Os profissionais presos são investigados pelas mortes de Marcos Raymundo Fernandes Moreira, 33, João Clemente Pereira, 63, e Miranilde Pereira da Silva, 75. As vítimas morreram enquanto estavam internadas na UTI da unidade, entre 17 de novembro e 1º de dezembro de 2025.
Sobre essas mortes, o Hospital Anchieta já afirmou que, ao identificar "circunstâncias atípicas", instaurou por iniciativa própria um comitê interno de análise "e conduziu investigação célere e rigorosa, que em menos de 20 dias resultou na identificação de evidências envolvendo ex-técnicos de enfermagem, as quais foram formalmente encaminhadas às autoridades competentes".
A investigação aponta que os pacientes teriam morrido após a aplicação irregular de medicamentos e até de desinfetante na veia. De acordo com a polícia, quando administrado fora dos protocolos médicos, o medicamento usado pode causar parada cardíaca em poucos segundos.
Os investigadores dizem acreditar que pode haver mais mortes ligadas aos suspeitos, no próprio hospital e em outras instituições nas quais os suspeitos atuaram, tanto na rede pública quanto privada. A corporação afirma que deve abrir um novo inquérito para realizar a investigação.
Nesta quarta-feira (21), o delegado Maurício Iacozzilli, da Coordenação de Repressão a Homicídios e de Proteção à Pessoa do Distrito Federal, afirmou que a principal linha de investigação é que o técnico de enfermagem preso seria um psicopata que cometeu os crimes por prazer.
Marcos Vinícius Silva Barbosa de Araújo, 24, é apontado como o principal suspeito pelas mortes. Também foram presas as técnicas de enfermagem Marcela Camilly Alves da Silva e Amanda Rodrigues de Sousa, suspeitas de envolvimento nos óbitos. A reportagem ainda tenta localizar as defesas dos presos.
"Até agora, essa é a hipótese mais forte. Os investigadores apuram ainda se o principal suspeito pode ter manipulado as outras duas técnicas para auxiliá-lo nos crimes. Uma delas estava em treinamento, tinha 22 anos, e estava no primeiro emprego; a outra era amiga do suspeito havia muitos anos", disse.
As imagens, segundo o delegado, mostram que as duas acompanharam a preparação e a aplicação do medicamento.
Em um dos casos, uma das técnicas teria permanecido no quarto observando a aplicação sem intervir. Em outro episódio, a outra investigada, que atuava em setor diferente, aparece dando cobertura, observando a porta enquanto o medicamento era aplicado.
A polícia aguarda os laudos periciais de celulares e computadores apreendidos para tentar esclarecer a real motivação dos crimes e verificar se houve comunicação entre os investigados ou com terceiros.
"É isso que pode amarrar melhor o porquê desses crimes", disse Iacozzilli. A previsão é que os laudos fiquem prontos entre 15 e 20 dias.

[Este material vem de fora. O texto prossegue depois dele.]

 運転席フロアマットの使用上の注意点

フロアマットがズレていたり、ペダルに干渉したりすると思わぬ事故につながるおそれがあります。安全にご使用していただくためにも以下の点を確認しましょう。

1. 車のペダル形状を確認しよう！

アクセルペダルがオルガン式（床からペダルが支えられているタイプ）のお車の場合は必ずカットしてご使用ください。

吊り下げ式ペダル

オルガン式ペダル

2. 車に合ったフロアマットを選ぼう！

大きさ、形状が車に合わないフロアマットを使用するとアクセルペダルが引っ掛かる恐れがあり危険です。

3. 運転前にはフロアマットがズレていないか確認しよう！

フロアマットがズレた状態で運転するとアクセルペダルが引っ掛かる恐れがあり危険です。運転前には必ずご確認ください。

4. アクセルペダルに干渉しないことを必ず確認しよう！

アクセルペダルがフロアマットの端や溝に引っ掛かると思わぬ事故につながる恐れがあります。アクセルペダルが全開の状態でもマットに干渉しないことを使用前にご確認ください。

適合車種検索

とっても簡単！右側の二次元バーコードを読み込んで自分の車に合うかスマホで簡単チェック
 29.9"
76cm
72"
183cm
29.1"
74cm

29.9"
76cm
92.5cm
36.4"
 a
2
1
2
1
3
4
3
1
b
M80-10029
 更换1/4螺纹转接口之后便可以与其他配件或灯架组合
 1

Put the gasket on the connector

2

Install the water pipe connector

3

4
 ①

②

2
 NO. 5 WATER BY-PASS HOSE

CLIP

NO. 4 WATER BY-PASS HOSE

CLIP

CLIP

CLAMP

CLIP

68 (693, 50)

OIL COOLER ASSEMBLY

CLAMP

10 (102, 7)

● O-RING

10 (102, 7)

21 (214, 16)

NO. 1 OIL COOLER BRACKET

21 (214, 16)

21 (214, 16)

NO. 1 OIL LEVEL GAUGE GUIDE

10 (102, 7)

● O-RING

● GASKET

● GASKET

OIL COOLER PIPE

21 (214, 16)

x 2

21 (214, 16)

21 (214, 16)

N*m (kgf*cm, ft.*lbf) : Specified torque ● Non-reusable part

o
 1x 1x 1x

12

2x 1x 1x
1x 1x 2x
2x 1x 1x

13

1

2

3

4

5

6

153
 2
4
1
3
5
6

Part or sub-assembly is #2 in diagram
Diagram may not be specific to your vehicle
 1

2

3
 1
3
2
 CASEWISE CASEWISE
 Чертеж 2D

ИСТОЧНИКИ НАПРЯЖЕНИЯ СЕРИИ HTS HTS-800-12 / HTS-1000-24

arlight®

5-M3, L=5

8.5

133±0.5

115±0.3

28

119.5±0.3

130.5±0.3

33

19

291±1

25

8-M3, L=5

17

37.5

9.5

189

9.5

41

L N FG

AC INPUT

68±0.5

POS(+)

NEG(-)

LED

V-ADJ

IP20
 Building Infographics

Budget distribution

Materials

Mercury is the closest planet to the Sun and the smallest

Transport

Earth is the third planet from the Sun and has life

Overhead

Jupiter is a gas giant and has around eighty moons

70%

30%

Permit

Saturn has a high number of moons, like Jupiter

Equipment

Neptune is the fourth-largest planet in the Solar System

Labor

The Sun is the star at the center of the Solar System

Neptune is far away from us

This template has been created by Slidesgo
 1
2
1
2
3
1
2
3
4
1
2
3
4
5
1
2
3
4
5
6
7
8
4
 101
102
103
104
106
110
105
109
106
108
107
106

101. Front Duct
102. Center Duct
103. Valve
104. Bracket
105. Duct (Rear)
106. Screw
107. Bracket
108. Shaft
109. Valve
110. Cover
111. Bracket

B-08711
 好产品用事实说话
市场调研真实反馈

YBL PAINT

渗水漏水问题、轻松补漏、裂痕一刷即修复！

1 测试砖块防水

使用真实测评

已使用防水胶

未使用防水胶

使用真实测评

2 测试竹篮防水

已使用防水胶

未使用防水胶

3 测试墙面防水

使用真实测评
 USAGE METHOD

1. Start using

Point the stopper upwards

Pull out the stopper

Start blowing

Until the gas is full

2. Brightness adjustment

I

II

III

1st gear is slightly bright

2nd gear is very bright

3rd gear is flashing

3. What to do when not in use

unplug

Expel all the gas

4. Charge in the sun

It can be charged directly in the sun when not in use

Segundo o delegado, as versões apresentadas pelo principal investigado não se sustentam diante das provas já reunidas. Ele afirma que o técnico inicialmente alegou que teria agido de cabeça quente, sob estresse do plantão. Em seguida, passou a afirmar que teria sentido pena das vítimas e queria aliviar o sofrimento delas.
Siga nosso canal no WhatsApp e receba notícias relevantes para o seu dia
"As justificativas não fecham. A professora aposentada de 75 anos estava consciente e havia sido internada por constipação intestinal. Não era uma pessoa em sofrimento intenso", disse.